== WORK REQUIRED ==
In the data below, begin at the line with "Τόμας το τρενάκι, Easter" and stop after the line with "The Living Store"; output those lines exactly and no pictures.

== STORED DATA ==
━━━━━━━━━━━━━━━━━━━━━━━━━━━━━━
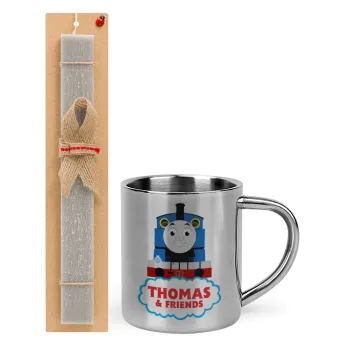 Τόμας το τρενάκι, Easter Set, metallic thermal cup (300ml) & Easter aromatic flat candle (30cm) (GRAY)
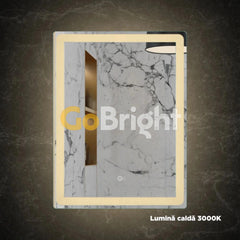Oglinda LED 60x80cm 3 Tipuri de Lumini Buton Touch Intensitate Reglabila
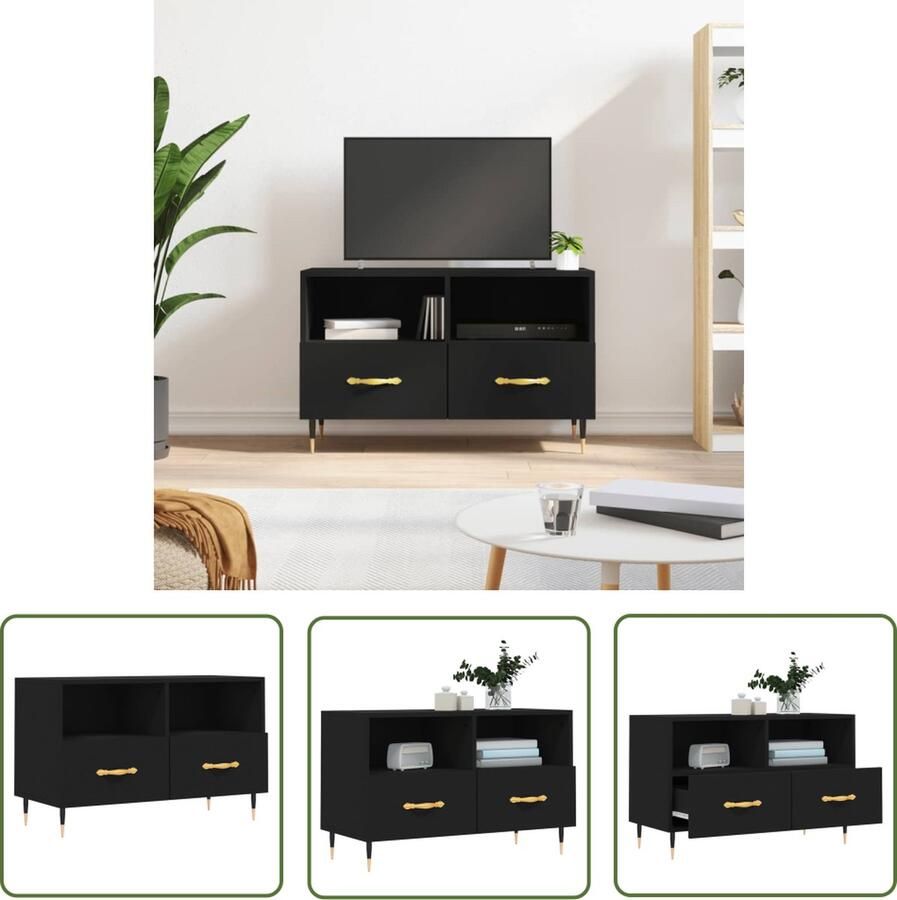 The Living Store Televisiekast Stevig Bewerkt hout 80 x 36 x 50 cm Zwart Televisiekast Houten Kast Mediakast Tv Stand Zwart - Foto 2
━━━━━━━━━━━━━━━━━━━━━━━━━━━━━━
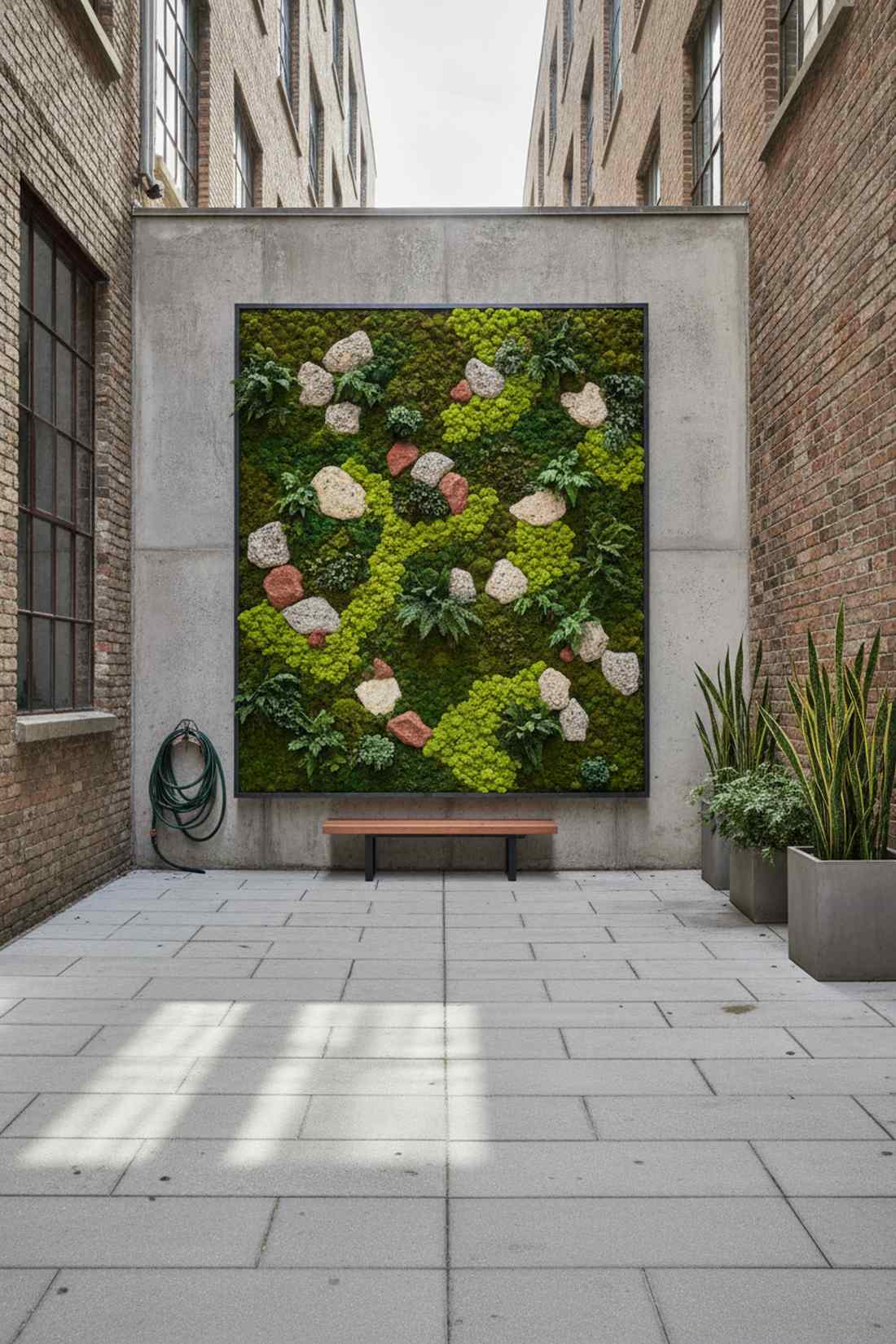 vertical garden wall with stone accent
━━━━━━━━━━━━━━━━━━━━━━━━━━━━━━
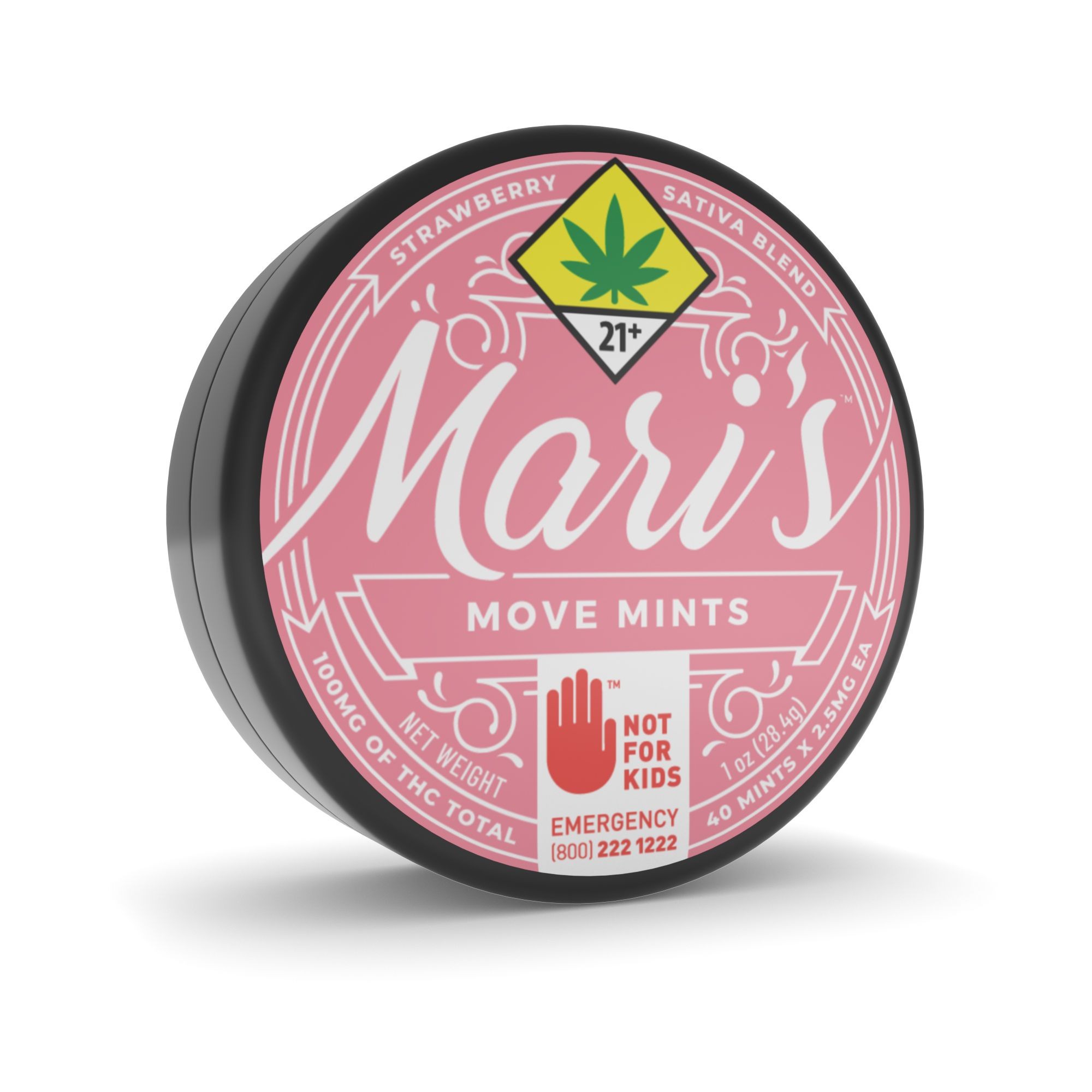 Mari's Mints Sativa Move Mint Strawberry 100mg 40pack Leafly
━━━━━━━━━━━━━━━━━━━━━━━━━━━━━━
== RESULT OF THIS EXERCISE ==
 Τόμας το τρενάκι, Easter Set, metallic thermal cup (300ml) & Easter aromatic flat candle (30cm) (GRAY)
Oglinda LED 60x80cm 3 Tipuri de Lumini Buton Touch Intensitate Reglabila
 The Living Store Televisiekast Stevig Bewerkt hout 80 x 36 x 50 cm Zwart Televisiekast Houten Kast Mediakast Tv Stand Zwart - Foto 2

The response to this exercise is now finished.